Records for this exercise start

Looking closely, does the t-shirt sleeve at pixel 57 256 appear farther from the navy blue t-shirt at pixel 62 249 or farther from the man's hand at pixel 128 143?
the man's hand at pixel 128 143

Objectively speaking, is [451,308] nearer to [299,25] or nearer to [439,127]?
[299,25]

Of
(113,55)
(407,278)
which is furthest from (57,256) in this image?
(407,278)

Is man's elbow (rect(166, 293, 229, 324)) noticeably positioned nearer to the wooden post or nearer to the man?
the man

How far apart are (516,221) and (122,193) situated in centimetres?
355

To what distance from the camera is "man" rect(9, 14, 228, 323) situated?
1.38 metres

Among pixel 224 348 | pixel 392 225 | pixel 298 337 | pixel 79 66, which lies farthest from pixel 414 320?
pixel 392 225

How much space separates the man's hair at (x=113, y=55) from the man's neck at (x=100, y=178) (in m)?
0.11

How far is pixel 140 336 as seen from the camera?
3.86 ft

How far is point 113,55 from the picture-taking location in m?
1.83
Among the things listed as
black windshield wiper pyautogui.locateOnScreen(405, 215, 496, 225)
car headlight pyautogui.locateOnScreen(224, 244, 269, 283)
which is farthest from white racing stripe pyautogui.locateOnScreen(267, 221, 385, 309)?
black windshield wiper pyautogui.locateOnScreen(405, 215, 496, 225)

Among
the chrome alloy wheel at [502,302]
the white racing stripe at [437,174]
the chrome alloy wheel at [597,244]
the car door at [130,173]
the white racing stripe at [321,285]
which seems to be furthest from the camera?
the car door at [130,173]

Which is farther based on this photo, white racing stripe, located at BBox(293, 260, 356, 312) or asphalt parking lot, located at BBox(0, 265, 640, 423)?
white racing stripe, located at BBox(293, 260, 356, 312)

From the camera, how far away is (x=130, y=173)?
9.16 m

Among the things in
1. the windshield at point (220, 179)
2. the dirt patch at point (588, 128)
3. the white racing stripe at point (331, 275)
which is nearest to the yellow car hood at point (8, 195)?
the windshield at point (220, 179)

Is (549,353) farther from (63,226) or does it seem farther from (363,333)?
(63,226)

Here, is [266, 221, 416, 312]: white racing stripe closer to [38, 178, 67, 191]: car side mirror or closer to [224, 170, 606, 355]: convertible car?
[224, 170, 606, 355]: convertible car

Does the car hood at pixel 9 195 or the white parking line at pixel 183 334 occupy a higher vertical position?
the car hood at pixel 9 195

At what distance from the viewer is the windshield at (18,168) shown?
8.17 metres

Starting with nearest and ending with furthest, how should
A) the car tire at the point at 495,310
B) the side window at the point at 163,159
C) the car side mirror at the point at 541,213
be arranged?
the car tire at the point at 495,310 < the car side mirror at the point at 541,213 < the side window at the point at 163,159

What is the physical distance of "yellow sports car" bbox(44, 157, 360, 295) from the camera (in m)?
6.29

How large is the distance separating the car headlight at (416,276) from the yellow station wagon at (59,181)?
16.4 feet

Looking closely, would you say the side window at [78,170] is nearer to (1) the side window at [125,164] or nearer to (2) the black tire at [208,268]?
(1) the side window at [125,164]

Records for this exercise end

**Exercise requirements**
Would you reproduce the material above in full, exactly as given?

**Answer to the task**
Looking closely, does the t-shirt sleeve at pixel 57 256 appear farther from the navy blue t-shirt at pixel 62 249 or farther from the man's hand at pixel 128 143?
the man's hand at pixel 128 143

Objectively speaking, is [451,308] nearer to [299,25] or nearer to [439,127]?
[299,25]

Of
(113,55)
(407,278)
which is furthest from (57,256) in this image?
(407,278)

Is man's elbow (rect(166, 293, 229, 324)) noticeably positioned nearer to the wooden post or nearer to the man?
the man

How far apart are (516,221) and (122,193) situated in centimetres?
355

To what distance from the camera is "man" rect(9, 14, 228, 323) situated?
1.38 metres

Among pixel 224 348 | pixel 392 225 | pixel 298 337 | pixel 79 66, which lies farthest from pixel 414 320?
pixel 392 225

How much space separates the man's hair at (x=113, y=55) from the man's neck at (x=100, y=178) (in m)?
0.11

How far is pixel 140 336 as seen from the camera?
3.86 ft

How far is point 113,55 from the picture-taking location in m?
1.83
Among the things listed as
black windshield wiper pyautogui.locateOnScreen(405, 215, 496, 225)
car headlight pyautogui.locateOnScreen(224, 244, 269, 283)
which is farthest from white racing stripe pyautogui.locateOnScreen(267, 221, 385, 309)?
black windshield wiper pyautogui.locateOnScreen(405, 215, 496, 225)

Among
the chrome alloy wheel at [502,302]
the white racing stripe at [437,174]
the chrome alloy wheel at [597,244]
the car door at [130,173]
the white racing stripe at [321,285]
which seems to be furthest from the camera?
the car door at [130,173]

Which is farther based on this photo, white racing stripe, located at BBox(293, 260, 356, 312) or asphalt parking lot, located at BBox(0, 265, 640, 423)?
white racing stripe, located at BBox(293, 260, 356, 312)

From the camera, how far away is (x=130, y=173)?
9.16 m

Among the things in
1. the windshield at point (220, 179)
2. the dirt patch at point (588, 128)
3. the white racing stripe at point (331, 275)
which is nearest to the yellow car hood at point (8, 195)?
the windshield at point (220, 179)

Is (549,353) farther from (63,226) or does it seem farther from (363,333)?
(63,226)

Here, is [266, 221, 416, 312]: white racing stripe closer to [38, 178, 67, 191]: car side mirror or closer to [224, 170, 606, 355]: convertible car?
[224, 170, 606, 355]: convertible car

Does the car hood at pixel 9 195 or the white parking line at pixel 183 334 occupy a higher vertical position?
the car hood at pixel 9 195

At what distance from the viewer is the windshield at (18,168) shown?
8.17 metres

Starting with nearest and ending with furthest, how should
A) the car tire at the point at 495,310
B) the side window at the point at 163,159
C) the car side mirror at the point at 541,213
be arranged?
the car tire at the point at 495,310 < the car side mirror at the point at 541,213 < the side window at the point at 163,159

What is the physical distance of "yellow sports car" bbox(44, 157, 360, 295) from the camera (in m)?
6.29

How large is the distance separating the car headlight at (416,276) from the yellow station wagon at (59,181)?
16.4 feet

Looking closely, would you say the side window at [78,170] is nearer to (1) the side window at [125,164] or nearer to (2) the black tire at [208,268]?
(1) the side window at [125,164]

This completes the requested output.